◆ Текст для чтения:
-.-.-

Кадр из фильма «Обыкновенный фашизм»
К юбилею Победы и к юбилею фильма на все времена рассказываем о легендарной и, увы, не устаревающей картине Михаила Ромма «Обыкновенный фашизм».
Все началось с совпадения
Два киноисследователя — Майя Туровская и Юрий Ханютин — отсматривали в Белых Столбах для своих книг старую хронику: предвоенную и военную. И перед ними разворачивались зловещий пролог и кровавый эпилог грандиозной исторической драмы, охватившей весь мир.
С предложением сделать фильм-размышление о том, как и почему в середине XX века родилось и расцвело всеми цветами зла это чудовищное явление, они пришли к уважаемому кинематографической молодежью современному классику Михаилу Ромму.
Два года кропотливой работы команды из 13 человек. Тонны редчайшей хроники (прежде всего — колоссальный архив Геббельса, материалы киноархивов министерства пропаганды гитлеровской Германии), трофейные кадры, съемка советских операторов, а также многочисленные личные любительские снимки, обнаруженные у военнослужащих вермахта и СС.

-.-.-

◆ Данные:
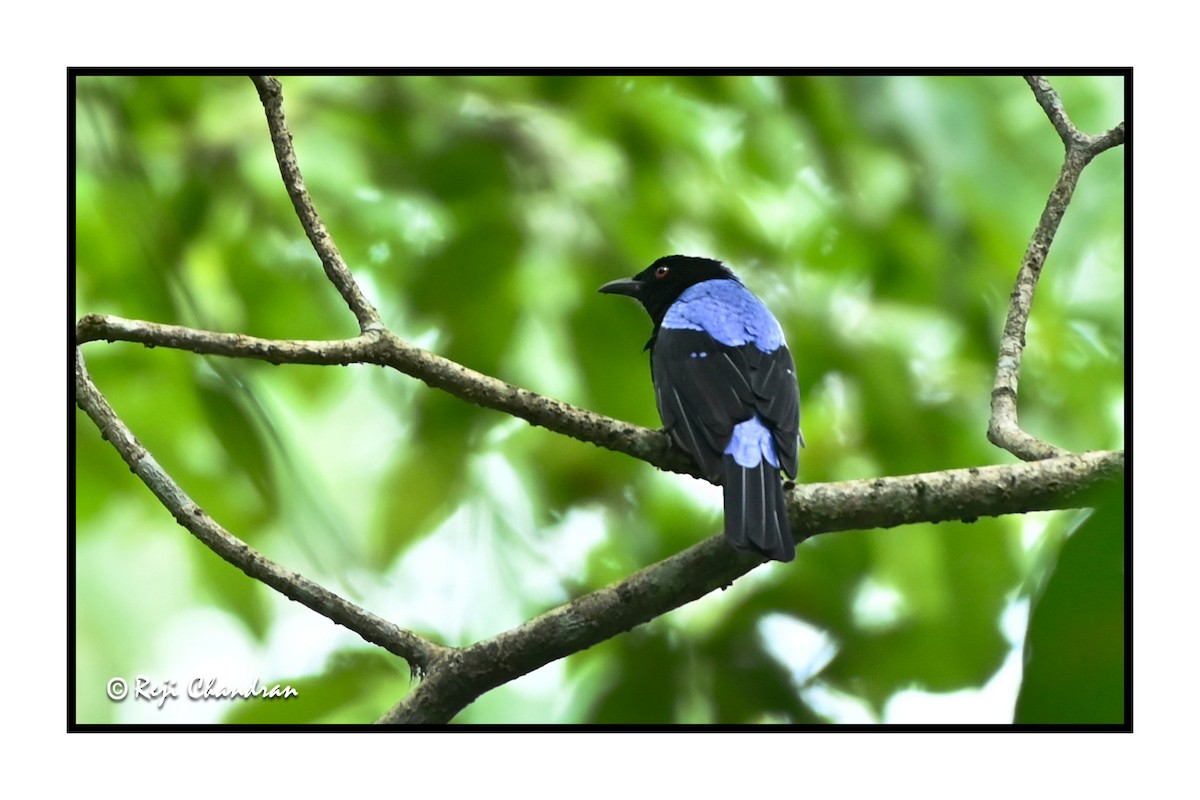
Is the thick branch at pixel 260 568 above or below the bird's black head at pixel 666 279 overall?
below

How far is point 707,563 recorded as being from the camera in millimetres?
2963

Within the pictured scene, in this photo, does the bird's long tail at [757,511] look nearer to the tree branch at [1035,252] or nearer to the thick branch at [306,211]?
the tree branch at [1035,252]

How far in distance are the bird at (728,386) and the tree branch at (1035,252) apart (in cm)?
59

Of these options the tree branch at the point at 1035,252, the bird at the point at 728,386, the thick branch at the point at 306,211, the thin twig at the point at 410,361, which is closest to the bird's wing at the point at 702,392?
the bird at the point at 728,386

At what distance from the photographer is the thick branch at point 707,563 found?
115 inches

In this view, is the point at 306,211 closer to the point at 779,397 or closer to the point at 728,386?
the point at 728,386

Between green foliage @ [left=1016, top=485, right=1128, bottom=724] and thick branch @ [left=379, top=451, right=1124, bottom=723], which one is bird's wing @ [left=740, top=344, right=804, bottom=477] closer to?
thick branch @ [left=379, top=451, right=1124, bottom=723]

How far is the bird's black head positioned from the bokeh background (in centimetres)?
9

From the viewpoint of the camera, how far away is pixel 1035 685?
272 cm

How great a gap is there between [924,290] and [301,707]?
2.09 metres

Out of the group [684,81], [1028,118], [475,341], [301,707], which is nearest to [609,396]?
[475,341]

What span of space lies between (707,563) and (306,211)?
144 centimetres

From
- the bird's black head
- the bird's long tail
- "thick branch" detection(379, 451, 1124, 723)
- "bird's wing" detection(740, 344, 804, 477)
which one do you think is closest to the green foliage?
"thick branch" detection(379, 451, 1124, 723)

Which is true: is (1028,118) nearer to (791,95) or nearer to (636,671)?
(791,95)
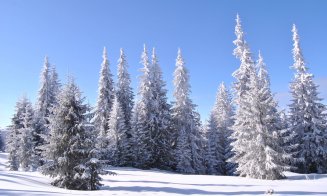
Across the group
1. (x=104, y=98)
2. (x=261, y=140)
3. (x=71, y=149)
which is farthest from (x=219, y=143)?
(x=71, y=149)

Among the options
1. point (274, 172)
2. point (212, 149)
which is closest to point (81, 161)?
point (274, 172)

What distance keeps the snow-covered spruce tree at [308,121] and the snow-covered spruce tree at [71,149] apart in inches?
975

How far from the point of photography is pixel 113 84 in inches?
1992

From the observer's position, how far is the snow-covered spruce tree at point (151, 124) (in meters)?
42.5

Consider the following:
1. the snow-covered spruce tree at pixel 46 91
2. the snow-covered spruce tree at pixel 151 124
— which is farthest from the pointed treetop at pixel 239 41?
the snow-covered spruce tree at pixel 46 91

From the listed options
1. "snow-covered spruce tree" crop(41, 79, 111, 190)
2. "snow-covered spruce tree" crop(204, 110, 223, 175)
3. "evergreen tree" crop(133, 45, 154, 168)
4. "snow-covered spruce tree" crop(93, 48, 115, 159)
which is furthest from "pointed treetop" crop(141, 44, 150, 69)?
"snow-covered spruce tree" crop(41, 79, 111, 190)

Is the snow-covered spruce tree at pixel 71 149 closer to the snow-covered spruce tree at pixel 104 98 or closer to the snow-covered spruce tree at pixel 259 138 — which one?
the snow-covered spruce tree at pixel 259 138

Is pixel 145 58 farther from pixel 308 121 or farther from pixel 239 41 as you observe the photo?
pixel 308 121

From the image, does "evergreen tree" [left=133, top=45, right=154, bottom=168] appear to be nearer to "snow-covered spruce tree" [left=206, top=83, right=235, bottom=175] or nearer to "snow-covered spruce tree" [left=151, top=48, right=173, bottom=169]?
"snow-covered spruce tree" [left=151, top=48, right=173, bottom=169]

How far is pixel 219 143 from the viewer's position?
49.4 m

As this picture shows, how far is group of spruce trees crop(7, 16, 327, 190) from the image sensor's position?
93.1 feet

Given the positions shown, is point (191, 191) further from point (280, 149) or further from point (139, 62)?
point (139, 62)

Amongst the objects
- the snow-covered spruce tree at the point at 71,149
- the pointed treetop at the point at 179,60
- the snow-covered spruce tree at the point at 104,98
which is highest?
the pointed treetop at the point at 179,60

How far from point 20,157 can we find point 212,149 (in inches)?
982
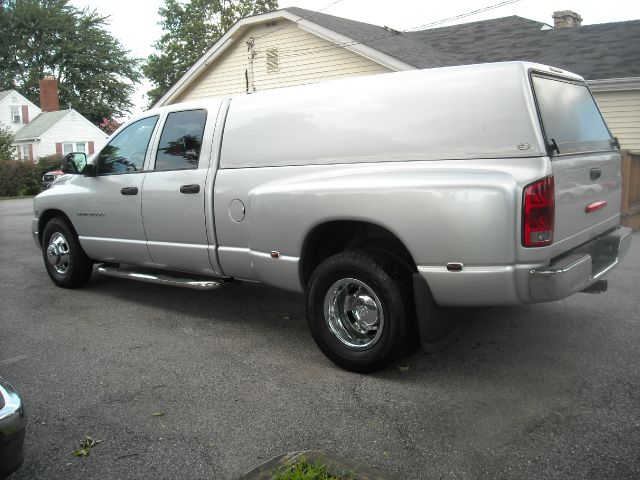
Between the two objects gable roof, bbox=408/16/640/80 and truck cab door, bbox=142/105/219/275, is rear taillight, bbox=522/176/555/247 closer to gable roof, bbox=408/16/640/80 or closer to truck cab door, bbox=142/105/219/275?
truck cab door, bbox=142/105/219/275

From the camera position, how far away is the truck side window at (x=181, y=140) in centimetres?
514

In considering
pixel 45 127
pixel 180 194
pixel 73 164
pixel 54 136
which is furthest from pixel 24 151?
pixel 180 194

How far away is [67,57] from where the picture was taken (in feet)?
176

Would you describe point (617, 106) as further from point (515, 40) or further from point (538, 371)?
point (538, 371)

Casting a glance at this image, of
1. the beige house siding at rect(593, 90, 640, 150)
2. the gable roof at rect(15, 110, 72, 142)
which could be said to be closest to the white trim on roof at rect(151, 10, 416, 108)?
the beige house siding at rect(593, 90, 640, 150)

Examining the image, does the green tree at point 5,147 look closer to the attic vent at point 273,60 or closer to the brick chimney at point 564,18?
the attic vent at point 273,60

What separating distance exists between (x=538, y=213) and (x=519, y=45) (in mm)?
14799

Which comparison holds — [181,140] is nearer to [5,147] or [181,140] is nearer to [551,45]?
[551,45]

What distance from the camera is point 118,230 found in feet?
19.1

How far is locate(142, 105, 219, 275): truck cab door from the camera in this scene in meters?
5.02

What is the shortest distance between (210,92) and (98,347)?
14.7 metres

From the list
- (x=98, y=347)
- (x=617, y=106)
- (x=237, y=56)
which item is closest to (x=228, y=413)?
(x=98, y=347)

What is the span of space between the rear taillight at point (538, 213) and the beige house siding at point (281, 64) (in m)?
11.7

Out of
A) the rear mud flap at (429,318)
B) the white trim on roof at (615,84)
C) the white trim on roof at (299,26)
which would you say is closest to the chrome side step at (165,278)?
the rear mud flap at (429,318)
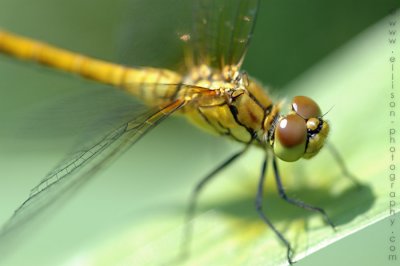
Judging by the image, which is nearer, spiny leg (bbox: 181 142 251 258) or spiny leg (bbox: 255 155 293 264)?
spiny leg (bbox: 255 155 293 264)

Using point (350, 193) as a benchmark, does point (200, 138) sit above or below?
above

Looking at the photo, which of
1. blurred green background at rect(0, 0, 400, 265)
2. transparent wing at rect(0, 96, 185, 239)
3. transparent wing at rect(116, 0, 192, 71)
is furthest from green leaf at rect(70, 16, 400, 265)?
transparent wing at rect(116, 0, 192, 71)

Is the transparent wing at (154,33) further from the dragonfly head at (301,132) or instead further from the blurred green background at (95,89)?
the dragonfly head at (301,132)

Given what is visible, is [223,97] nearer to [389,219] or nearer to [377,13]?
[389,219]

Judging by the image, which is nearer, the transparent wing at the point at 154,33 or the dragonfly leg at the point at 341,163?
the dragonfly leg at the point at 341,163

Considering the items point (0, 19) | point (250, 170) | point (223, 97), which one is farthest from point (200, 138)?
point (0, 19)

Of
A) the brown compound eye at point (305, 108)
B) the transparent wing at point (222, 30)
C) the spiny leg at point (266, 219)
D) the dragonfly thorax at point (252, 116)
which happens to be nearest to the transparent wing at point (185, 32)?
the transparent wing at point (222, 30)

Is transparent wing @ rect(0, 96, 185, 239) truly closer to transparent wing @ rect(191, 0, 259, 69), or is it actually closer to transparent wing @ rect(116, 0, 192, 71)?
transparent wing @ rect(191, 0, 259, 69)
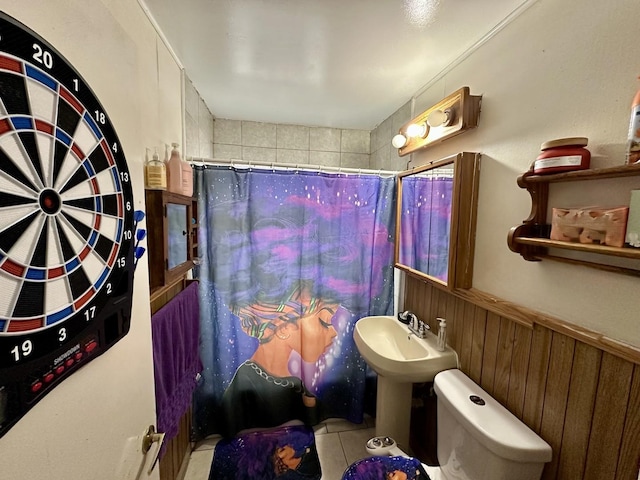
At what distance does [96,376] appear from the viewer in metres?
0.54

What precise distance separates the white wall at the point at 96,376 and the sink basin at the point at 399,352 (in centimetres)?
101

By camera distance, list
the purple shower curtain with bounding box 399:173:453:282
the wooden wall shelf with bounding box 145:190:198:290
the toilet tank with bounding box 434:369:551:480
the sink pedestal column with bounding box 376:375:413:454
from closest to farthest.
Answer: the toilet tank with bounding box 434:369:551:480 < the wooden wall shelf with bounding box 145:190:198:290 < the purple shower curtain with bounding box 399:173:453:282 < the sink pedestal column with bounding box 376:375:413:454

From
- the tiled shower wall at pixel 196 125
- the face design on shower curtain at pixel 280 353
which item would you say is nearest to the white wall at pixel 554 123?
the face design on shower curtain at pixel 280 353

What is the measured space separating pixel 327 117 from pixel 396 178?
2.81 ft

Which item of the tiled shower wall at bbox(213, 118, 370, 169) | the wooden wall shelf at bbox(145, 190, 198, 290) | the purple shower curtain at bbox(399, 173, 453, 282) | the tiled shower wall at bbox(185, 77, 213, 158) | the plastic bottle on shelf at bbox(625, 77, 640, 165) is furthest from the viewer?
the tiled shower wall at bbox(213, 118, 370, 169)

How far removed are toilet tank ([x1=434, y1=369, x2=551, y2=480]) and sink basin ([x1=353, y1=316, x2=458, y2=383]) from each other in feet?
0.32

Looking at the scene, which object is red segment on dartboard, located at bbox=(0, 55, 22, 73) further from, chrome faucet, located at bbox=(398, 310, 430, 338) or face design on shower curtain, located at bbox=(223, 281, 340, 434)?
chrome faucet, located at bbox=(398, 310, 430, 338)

-.-.-

◆ Задания:
a - Какие два киноисследователя, согласно тексту о фильме «Обыкновенный фашизм», отсматривали старую хронику в Белых Столбах?
b - Пожалуйста, перечислите всех людей, которых текст о фильме «Обыкновенный фашизм» называет по имени и фамилии.

◆ Ответы по заданиям:
a - Майя Туровская и Юрий Ханютин.

b - Михаил Ромм, Майя Туровская, Юрий Ханютин.